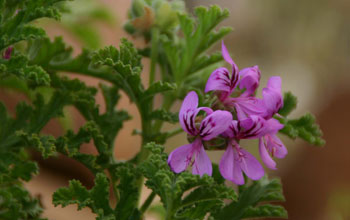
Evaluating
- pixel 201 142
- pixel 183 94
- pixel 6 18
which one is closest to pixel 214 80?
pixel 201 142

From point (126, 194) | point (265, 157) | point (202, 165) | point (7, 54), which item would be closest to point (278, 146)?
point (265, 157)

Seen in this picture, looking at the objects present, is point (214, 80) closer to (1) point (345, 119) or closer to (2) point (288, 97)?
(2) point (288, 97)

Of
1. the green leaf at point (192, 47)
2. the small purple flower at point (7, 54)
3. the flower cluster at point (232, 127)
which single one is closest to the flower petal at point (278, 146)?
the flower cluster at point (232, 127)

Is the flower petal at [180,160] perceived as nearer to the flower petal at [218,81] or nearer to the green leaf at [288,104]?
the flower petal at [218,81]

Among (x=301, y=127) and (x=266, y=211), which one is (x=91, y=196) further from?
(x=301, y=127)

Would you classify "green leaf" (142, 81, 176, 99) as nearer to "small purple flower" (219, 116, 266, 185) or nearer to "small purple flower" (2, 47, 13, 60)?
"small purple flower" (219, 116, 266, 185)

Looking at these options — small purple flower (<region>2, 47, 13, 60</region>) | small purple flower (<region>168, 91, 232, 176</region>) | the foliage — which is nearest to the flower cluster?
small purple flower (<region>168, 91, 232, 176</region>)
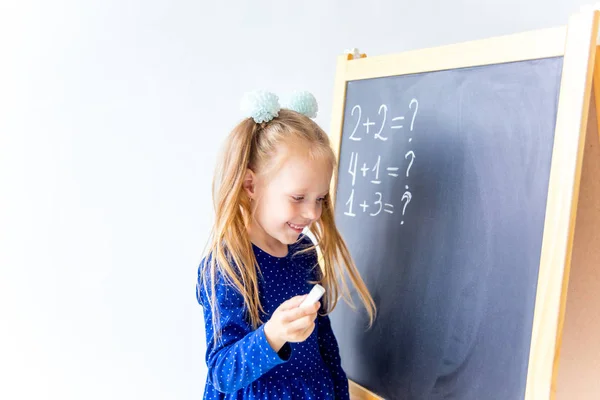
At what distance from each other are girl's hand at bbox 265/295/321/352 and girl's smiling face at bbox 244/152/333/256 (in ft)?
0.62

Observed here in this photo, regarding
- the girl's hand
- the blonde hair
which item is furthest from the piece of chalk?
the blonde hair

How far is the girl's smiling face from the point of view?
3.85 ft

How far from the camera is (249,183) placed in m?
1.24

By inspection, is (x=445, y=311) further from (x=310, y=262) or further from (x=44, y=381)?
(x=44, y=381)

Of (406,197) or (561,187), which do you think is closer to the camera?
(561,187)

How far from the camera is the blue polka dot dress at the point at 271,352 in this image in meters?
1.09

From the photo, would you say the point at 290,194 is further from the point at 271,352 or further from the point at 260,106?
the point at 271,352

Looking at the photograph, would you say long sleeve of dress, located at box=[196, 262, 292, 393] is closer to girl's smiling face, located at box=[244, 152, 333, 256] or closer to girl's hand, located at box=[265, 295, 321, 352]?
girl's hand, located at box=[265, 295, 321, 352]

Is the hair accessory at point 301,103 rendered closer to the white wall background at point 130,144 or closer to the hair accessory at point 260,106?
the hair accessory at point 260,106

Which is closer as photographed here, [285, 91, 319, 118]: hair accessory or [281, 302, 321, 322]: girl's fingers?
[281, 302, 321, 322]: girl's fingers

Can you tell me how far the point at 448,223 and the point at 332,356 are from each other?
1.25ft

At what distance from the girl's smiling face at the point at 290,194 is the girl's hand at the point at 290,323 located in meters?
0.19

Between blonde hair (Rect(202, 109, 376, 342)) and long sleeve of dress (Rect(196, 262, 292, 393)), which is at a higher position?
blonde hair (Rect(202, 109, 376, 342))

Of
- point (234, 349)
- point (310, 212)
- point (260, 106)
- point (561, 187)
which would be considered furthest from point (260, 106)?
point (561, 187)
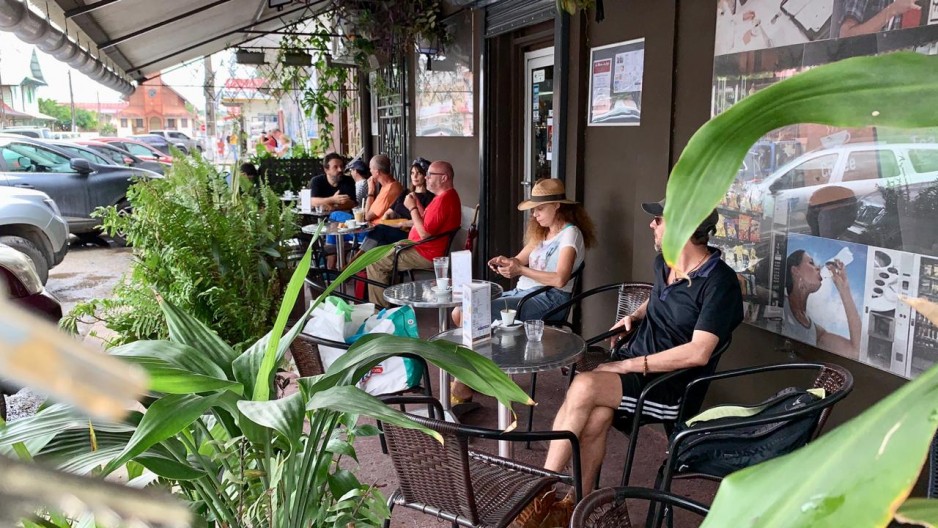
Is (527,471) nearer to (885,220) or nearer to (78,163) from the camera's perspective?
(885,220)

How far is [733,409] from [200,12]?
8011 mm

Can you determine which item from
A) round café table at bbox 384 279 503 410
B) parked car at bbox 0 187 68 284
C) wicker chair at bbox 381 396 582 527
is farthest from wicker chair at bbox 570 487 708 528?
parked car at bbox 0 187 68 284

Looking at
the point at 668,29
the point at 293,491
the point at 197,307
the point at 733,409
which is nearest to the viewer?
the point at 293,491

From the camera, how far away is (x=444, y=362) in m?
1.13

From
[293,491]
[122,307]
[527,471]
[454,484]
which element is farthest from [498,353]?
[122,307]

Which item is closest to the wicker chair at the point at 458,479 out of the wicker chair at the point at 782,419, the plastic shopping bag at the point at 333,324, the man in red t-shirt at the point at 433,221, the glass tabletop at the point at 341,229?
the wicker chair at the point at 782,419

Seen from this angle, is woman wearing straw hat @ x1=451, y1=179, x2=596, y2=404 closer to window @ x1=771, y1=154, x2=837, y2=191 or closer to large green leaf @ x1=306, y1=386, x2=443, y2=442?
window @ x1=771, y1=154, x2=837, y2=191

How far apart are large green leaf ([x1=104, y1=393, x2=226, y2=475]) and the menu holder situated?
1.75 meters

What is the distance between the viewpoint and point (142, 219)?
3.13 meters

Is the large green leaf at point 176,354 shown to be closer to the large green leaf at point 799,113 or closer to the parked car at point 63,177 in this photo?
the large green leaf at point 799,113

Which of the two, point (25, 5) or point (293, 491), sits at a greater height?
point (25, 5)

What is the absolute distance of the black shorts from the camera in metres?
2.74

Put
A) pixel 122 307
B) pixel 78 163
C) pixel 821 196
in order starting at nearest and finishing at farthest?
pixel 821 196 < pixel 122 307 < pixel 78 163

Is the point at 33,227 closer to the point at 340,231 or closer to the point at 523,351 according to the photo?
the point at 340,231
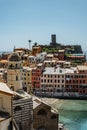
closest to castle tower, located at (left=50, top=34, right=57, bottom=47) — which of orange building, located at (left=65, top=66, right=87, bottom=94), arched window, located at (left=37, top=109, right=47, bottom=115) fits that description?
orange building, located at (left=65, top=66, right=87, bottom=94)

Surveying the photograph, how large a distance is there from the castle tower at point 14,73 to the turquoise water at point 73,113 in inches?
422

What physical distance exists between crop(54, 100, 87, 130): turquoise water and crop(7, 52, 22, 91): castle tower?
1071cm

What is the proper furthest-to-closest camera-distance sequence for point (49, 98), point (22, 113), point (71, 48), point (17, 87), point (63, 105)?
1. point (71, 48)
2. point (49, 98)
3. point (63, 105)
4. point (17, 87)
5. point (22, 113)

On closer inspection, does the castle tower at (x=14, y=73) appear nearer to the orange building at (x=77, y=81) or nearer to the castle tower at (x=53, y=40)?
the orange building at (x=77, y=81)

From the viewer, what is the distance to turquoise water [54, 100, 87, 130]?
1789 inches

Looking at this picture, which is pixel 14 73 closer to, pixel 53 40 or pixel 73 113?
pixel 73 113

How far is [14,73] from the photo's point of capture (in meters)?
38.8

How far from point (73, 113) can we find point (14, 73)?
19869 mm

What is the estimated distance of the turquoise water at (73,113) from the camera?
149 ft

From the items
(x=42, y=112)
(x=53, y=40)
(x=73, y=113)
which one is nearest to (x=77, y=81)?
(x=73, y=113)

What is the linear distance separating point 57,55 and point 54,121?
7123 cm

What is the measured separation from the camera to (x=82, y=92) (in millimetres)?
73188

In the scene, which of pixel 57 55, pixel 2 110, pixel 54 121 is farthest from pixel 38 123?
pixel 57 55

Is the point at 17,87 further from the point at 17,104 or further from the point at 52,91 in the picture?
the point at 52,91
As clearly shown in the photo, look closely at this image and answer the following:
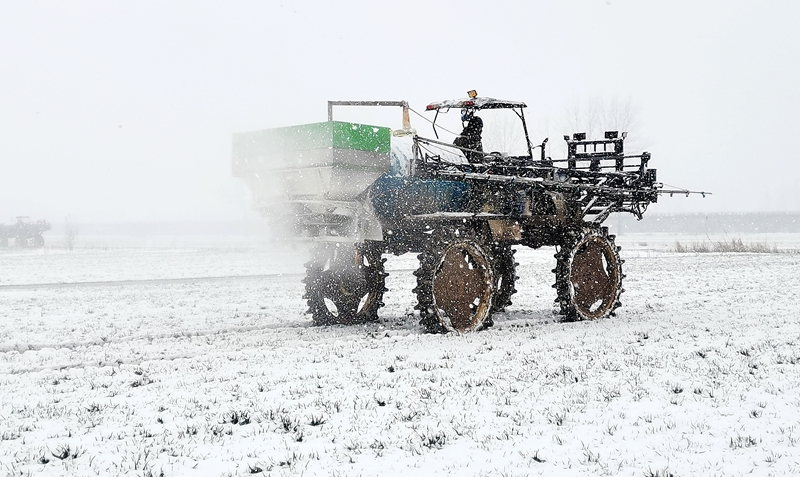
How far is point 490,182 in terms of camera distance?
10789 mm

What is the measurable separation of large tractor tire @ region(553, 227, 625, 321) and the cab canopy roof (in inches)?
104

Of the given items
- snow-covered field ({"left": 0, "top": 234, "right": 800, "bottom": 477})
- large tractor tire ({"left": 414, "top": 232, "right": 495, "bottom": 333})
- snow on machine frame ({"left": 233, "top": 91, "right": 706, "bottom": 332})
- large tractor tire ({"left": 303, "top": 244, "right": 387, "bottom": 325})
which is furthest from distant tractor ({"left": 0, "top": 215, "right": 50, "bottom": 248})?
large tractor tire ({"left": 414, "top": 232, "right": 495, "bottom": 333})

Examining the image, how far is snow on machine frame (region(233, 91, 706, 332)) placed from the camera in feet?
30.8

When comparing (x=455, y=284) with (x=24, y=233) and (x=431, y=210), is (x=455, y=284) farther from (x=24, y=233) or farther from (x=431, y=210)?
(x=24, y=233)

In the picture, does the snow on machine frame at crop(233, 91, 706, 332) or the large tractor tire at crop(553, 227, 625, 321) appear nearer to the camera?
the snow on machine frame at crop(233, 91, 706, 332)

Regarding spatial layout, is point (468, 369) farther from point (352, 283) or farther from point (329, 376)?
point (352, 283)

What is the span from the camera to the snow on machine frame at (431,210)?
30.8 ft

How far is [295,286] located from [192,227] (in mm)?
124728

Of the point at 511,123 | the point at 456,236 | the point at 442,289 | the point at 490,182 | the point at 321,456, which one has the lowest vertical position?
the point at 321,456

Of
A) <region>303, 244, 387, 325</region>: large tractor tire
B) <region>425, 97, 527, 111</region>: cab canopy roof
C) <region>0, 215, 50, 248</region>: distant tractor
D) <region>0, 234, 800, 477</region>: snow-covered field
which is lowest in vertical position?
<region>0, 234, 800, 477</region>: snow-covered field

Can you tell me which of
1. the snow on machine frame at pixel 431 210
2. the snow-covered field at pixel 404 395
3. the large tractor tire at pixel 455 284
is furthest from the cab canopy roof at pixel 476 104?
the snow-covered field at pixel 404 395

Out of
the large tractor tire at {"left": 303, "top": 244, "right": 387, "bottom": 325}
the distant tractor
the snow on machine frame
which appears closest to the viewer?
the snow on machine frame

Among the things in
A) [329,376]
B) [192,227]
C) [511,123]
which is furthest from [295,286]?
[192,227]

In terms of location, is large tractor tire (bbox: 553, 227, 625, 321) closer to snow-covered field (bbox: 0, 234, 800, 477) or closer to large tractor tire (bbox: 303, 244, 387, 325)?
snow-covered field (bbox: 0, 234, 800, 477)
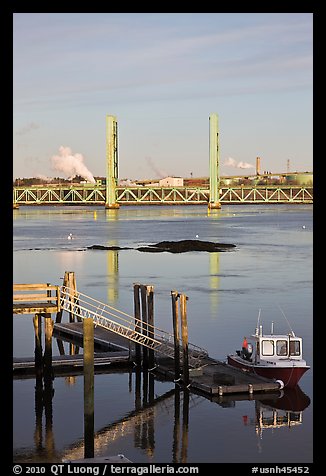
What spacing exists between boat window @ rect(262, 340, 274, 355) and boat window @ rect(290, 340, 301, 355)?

------------------------------------

:: SHORT TASK ::
Copy, exactly and exclusively, the lines beginning with the one that contains "What is the span" and ending with the last line of the listing; pictures are to be omitted.

:: RESULT OF THIS EXERCISE ::
What is the span from the camera to the snow on machine frame at (431,210)?
30.8 ft

How far is [295,286] located from [192,227] (in mm)?
124728

Of the point at 511,123 | the point at 456,236 | the point at 442,289 | the point at 490,182 | the point at 321,456, which one has the lowest vertical position?
the point at 321,456

Of
A) <region>303, 244, 387, 325</region>: large tractor tire
B) <region>425, 97, 527, 111</region>: cab canopy roof
C) <region>0, 215, 50, 248</region>: distant tractor
D) <region>0, 234, 800, 477</region>: snow-covered field
which is lowest in vertical position?
<region>0, 234, 800, 477</region>: snow-covered field

Can you tell me which of
1. the snow on machine frame at pixel 431 210
2. the snow-covered field at pixel 404 395
3. the large tractor tire at pixel 455 284
is furthest from the cab canopy roof at pixel 476 104?
the snow-covered field at pixel 404 395

Out of
the large tractor tire at {"left": 303, "top": 244, "right": 387, "bottom": 325}
the distant tractor
the snow on machine frame
which appears closest to the viewer?
the snow on machine frame

Among the things in
A) [329,376]
B) [192,227]
C) [511,123]
which is furthest from [295,286]?
[192,227]

In terms of location, is large tractor tire (bbox: 553, 227, 625, 321) closer to snow-covered field (bbox: 0, 234, 800, 477) or closer to large tractor tire (bbox: 303, 244, 387, 325)?
snow-covered field (bbox: 0, 234, 800, 477)
What spacing exists between boat window @ rect(262, 340, 274, 355) and boat window @ rect(290, 340, 301, 355)?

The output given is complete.